Patrick Elineau (DG de l'ANPAA) Patrick Elineau (ANPAA) : "La politique du gouvernement au sujet de l'alcool sur Internet est incohérente"

Le directeur général de l'Association nationale de prévention en alcoologie et addictologie réagit aux propos de Roselyne Bachelot qui s'est dit favorable à la publicité pour l'alcool sur Internet.

 

Dans le cadre de la loi "hôpital, patients, santé, territoire" qu'elle défend, la ministre de la Santé, Roselyne Bachelot, a indiqué hier n'être pas opposée à un amendement en faveur de la publicité pour l'alcool sur Internet. Qu'en pensez-vous ?

Patrick Elineau. Nous avons un sentiment d'incompréhension. En effet, nous avions rencontré Roselyne Bachelot et exposé la position de l'ANPAA quant à la publicité pour l'alcool sur Internet. C'est-à-dire une position d'ouverture puisque nous ne sommes pas contre la publicité ou la création de sites Web par les professionnels, fabricants ou distributeurs d'alcool, ni le commerce en ligne, sous certaines conditions (lire l'article : L'interdiction de la publicité en ligne pour l'alcool, du 25/07/2008). Mais il y a incohérence à lire la politique gouvernementale. Dans le projet de loi "hôpital, patients, santé, territoire", Roselyne Bachelot a annoncé des mesures fortes pour préserver les jeunes de l'alcool. Mesures que nous soutenons. Mais sa position sur la publicité est incompréhensible.

Pourquoi êtes-vous inquiet ?

════════════════════

**ÉNONCÉ 1:**
Répondez aux questions suivantes d'après l'entretien.
(a) Quel est le nom complet de l'association dont Patrick Elineau est le directeur général ?
(b) Dans le cadre de quelle loi la ministre de la Santé s'est-elle exprimée sur la publicité pour l'alcool sur Internet ?
(c) Quel sentiment Patrick Elineau dit-il éprouver face à cette prise de position ?
**ÉNONCÉ 2:** Reproduisez fidèlement le passage de l'entretien qui va de « Le directeur général » à « Qu'en pensez-vous ? ».

**DONNÉES SOURCES:**
════════════════════

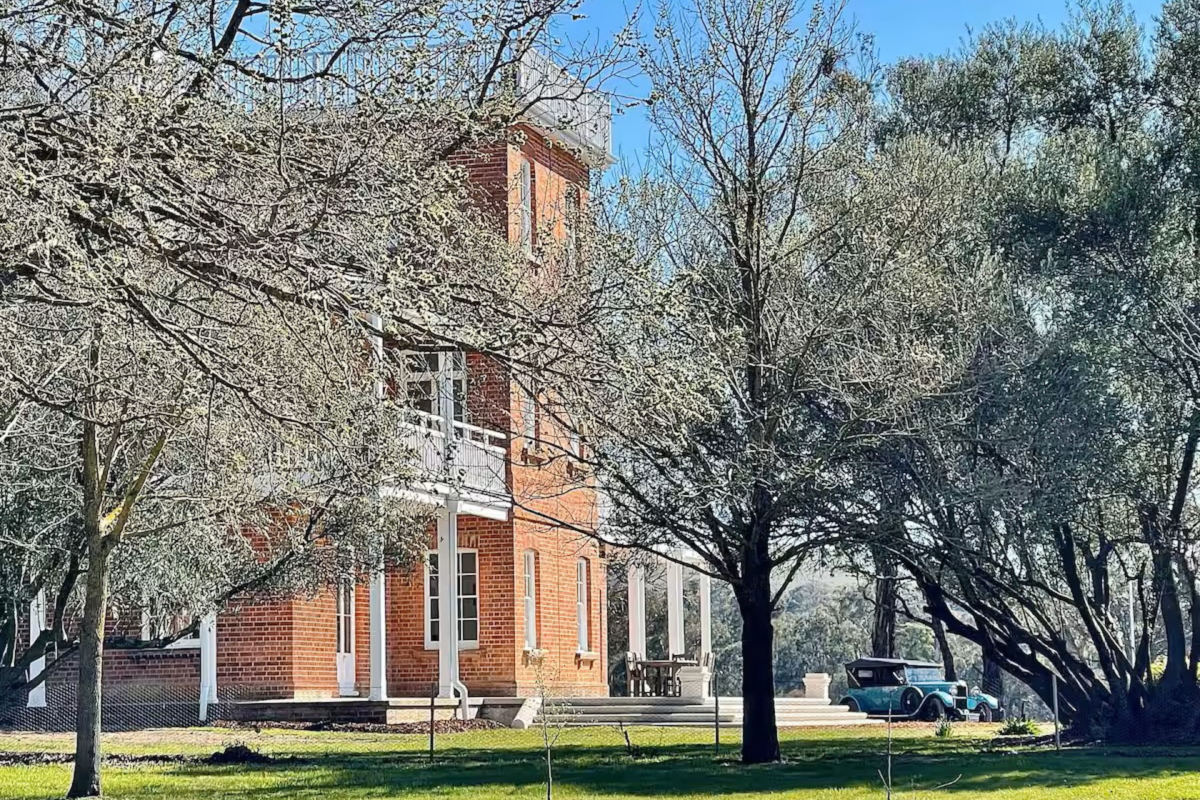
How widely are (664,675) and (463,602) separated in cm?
435

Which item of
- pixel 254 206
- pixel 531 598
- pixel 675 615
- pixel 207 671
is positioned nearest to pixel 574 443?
pixel 254 206

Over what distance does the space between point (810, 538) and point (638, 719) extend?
898 centimetres

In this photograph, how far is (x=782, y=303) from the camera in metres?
15.4

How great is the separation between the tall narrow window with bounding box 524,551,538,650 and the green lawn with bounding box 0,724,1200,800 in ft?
20.1

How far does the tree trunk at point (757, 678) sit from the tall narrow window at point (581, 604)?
1290 centimetres

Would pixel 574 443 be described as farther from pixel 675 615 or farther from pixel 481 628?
pixel 675 615

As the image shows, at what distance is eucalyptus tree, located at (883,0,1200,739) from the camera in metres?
16.0

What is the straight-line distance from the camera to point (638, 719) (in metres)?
24.2

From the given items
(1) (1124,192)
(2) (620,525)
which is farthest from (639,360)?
(1) (1124,192)

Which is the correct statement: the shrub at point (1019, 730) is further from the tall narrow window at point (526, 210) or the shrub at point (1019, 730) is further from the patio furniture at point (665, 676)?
the tall narrow window at point (526, 210)

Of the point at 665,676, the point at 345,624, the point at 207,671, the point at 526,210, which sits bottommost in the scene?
the point at 665,676

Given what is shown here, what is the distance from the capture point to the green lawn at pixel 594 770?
13.1 meters

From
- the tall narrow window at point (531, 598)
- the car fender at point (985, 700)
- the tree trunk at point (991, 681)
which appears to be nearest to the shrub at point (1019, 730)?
the tall narrow window at point (531, 598)

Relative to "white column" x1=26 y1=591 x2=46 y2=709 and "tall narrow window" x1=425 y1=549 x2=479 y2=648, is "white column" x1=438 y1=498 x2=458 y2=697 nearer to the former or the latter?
"tall narrow window" x1=425 y1=549 x2=479 y2=648
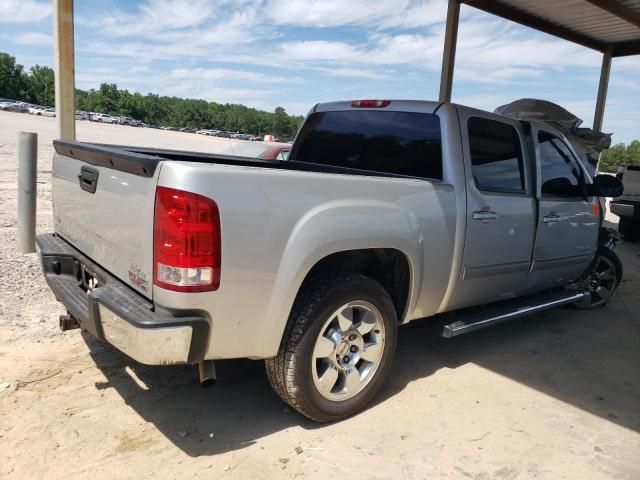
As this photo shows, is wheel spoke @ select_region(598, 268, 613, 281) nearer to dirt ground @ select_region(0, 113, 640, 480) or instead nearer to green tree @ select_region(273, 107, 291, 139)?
dirt ground @ select_region(0, 113, 640, 480)

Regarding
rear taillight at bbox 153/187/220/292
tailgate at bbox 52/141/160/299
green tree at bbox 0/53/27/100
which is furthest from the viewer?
green tree at bbox 0/53/27/100

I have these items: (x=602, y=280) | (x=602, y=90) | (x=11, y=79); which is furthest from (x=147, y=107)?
(x=602, y=280)

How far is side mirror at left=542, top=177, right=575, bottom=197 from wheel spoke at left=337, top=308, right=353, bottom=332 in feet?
7.45

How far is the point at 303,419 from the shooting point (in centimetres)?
329

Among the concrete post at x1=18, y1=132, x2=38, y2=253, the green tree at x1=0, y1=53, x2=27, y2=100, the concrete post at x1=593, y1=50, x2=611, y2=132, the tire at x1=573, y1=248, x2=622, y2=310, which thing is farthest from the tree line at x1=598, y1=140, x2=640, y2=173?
the green tree at x1=0, y1=53, x2=27, y2=100

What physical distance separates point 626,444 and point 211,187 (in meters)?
2.88

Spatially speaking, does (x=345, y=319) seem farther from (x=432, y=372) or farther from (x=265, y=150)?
(x=265, y=150)

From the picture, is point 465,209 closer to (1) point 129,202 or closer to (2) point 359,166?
(2) point 359,166

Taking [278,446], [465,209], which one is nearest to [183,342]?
[278,446]

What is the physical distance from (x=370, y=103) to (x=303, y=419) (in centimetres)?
249

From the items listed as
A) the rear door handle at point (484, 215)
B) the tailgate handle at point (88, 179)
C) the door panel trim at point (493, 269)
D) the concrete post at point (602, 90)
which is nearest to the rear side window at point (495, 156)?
the rear door handle at point (484, 215)

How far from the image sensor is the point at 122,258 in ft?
9.20

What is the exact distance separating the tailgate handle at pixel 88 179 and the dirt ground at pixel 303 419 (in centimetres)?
127

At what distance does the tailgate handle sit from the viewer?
304cm
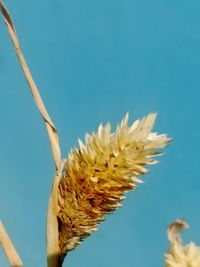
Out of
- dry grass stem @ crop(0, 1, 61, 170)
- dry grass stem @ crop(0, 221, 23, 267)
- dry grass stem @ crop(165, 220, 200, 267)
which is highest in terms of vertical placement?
dry grass stem @ crop(0, 1, 61, 170)

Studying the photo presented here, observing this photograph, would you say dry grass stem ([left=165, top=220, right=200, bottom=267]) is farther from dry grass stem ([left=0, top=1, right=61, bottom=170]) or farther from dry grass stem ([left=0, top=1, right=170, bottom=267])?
dry grass stem ([left=0, top=1, right=61, bottom=170])

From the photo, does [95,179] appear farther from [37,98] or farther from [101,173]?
[37,98]

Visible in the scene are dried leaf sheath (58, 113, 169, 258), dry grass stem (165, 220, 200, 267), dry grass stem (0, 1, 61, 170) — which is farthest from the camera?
dry grass stem (0, 1, 61, 170)

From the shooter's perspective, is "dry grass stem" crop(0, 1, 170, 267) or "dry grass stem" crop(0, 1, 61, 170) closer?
"dry grass stem" crop(0, 1, 170, 267)

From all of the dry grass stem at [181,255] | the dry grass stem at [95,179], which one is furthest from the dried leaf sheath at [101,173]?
the dry grass stem at [181,255]

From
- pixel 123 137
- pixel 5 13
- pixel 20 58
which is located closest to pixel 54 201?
pixel 123 137

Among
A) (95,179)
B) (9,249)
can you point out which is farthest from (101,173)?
(9,249)

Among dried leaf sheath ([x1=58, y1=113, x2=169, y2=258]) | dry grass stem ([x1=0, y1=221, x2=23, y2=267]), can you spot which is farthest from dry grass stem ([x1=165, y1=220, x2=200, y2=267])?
dry grass stem ([x1=0, y1=221, x2=23, y2=267])
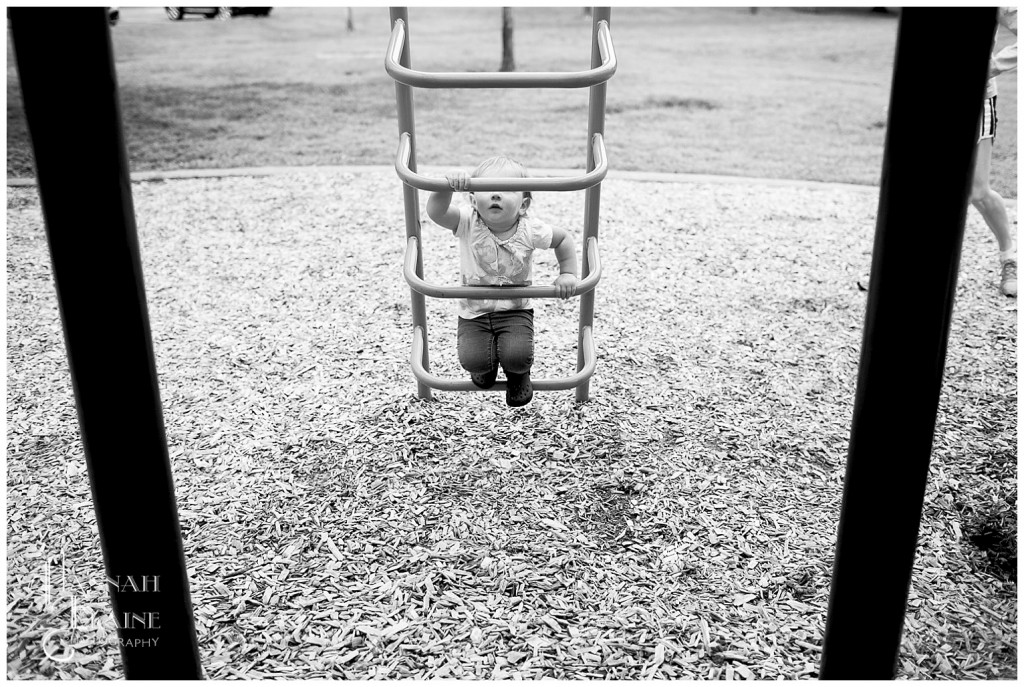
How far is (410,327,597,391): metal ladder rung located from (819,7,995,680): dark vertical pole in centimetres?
145

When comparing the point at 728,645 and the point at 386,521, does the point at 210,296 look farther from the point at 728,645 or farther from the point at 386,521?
the point at 728,645

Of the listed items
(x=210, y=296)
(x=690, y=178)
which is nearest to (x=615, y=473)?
(x=210, y=296)

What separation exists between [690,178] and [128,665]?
5475mm

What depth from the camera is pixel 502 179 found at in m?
2.33

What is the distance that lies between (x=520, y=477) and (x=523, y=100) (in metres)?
8.96

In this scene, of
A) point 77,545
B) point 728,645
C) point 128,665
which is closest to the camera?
point 128,665

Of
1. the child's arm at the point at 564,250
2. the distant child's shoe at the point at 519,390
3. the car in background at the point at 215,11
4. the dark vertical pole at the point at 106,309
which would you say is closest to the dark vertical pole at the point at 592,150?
the child's arm at the point at 564,250

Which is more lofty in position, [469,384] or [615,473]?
[469,384]

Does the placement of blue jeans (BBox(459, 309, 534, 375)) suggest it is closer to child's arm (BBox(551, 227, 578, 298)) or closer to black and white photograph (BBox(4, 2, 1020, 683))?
black and white photograph (BBox(4, 2, 1020, 683))

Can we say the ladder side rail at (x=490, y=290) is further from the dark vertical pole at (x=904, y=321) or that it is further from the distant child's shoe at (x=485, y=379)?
the dark vertical pole at (x=904, y=321)

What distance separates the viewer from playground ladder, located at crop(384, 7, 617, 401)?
2355 mm

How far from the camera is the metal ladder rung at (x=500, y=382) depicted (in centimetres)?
277

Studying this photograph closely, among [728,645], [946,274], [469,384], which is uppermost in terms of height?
[946,274]

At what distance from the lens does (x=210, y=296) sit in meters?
4.28
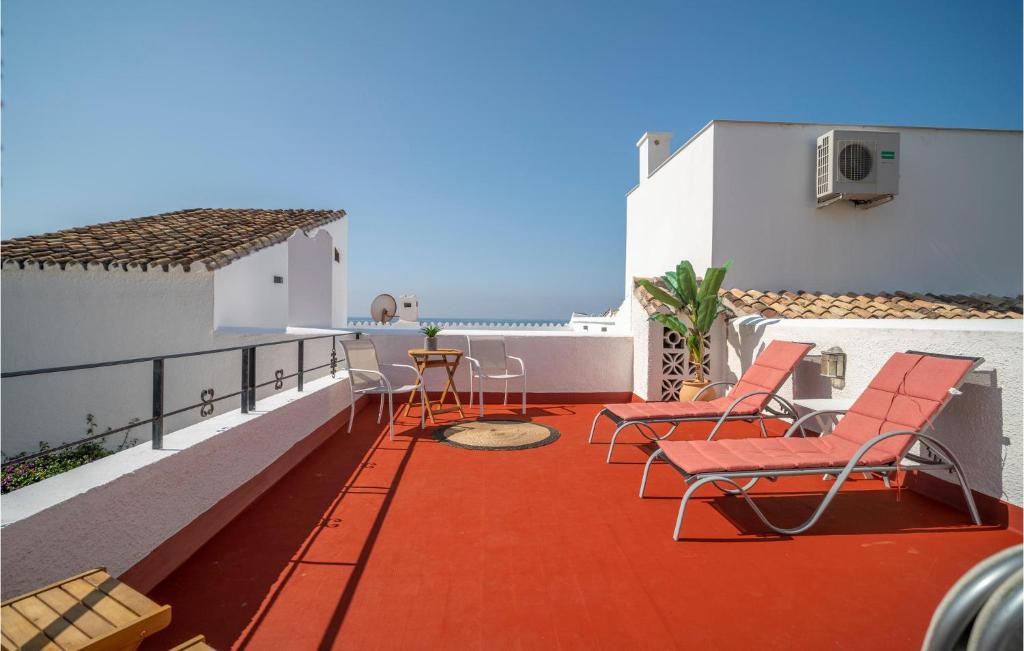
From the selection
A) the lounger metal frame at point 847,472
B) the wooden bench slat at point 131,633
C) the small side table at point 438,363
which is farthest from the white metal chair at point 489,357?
the wooden bench slat at point 131,633

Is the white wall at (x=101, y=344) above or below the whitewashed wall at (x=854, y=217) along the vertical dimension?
below

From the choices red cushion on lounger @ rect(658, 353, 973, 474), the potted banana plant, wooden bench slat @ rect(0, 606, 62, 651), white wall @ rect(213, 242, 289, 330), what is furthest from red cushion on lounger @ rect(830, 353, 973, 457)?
white wall @ rect(213, 242, 289, 330)

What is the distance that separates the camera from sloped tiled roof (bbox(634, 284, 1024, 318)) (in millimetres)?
6875

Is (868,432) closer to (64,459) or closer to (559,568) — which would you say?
(559,568)

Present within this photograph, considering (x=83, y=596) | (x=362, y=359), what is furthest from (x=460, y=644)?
(x=362, y=359)

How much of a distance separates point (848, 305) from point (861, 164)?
2257mm

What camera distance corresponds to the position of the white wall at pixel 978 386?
2904 mm

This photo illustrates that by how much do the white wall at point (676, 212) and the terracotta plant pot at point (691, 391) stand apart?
192cm

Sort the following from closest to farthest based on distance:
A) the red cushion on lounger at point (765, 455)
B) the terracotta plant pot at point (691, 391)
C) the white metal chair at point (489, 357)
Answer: the red cushion on lounger at point (765, 455)
the terracotta plant pot at point (691, 391)
the white metal chair at point (489, 357)

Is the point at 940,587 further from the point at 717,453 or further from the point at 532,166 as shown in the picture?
the point at 532,166

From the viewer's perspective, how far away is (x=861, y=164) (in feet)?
24.6

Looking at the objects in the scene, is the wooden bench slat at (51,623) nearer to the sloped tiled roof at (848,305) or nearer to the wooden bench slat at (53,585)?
the wooden bench slat at (53,585)

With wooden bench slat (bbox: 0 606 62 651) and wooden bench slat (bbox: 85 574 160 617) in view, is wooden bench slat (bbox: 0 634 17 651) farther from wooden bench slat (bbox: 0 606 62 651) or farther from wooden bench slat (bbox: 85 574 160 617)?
wooden bench slat (bbox: 85 574 160 617)

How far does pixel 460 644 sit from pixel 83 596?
1.35 metres
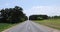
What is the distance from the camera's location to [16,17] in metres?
99.4

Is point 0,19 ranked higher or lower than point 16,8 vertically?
lower

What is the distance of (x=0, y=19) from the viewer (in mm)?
100250

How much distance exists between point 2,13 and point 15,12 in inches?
627

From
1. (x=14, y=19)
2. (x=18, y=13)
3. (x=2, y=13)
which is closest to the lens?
(x=14, y=19)

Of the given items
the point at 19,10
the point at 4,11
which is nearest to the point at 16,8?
the point at 19,10

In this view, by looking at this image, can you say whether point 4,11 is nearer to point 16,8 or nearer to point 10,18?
point 16,8

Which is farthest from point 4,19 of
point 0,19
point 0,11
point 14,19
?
point 0,11

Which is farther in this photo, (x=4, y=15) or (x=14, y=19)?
(x=4, y=15)

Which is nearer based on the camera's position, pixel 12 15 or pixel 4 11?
pixel 12 15

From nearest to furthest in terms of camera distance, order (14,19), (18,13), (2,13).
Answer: (14,19) → (18,13) → (2,13)

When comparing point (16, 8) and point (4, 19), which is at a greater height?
point (16, 8)

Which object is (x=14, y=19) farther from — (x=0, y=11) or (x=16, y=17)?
(x=0, y=11)

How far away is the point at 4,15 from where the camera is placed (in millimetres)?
108250

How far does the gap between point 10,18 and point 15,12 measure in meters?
7.03
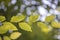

════════════════════

**RÉPONSE ATTENDUE 1:**
(a) L'Association nationale de prévention en alcoologie et addictologie (ANPAA).
(b) La loi « hôpital, patients, santé, territoire ».
(c) Un sentiment d'incompréhension.

**RÉPONSE ATTENDUE 2:**
Le directeur général de l'Association nationale de prévention en alcoologie et addictologie réagit aux propos de Roselyne Bachelot qui s'est dit favorable à la publicité pour l'alcool sur Internet.

 

Dans le cadre de la loi "hôpital, patients, santé, territoire" qu'elle défend, la ministre de la Santé, Roselyne Bachelot, a indiqué hier n'être pas opposée à un amendement en faveur de la publicité pour l'alcool sur Internet. Qu'en pensez-vous ?